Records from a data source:
-*-

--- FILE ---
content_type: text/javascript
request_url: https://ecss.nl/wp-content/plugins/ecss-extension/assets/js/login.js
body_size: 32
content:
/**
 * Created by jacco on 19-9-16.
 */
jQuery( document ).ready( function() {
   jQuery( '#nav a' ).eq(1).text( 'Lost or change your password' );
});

-*-

• [Work instruction]: Print exactly the line containing "content_type: text/javascript" and every line after it through the end of the records above, and nothing else.

• [The answer]:
content_type: text/javascript
request_url: https://ecss.nl/wp-content/plugins/ecss-extension/assets/js/login.js
body_size: 32
content:
/**
 * Created by jacco on 19-9-16.
 */
jQuery( document ).ready( function() {
   jQuery( '#nav a' ).eq(1).text( 'Lost or change your password' );
});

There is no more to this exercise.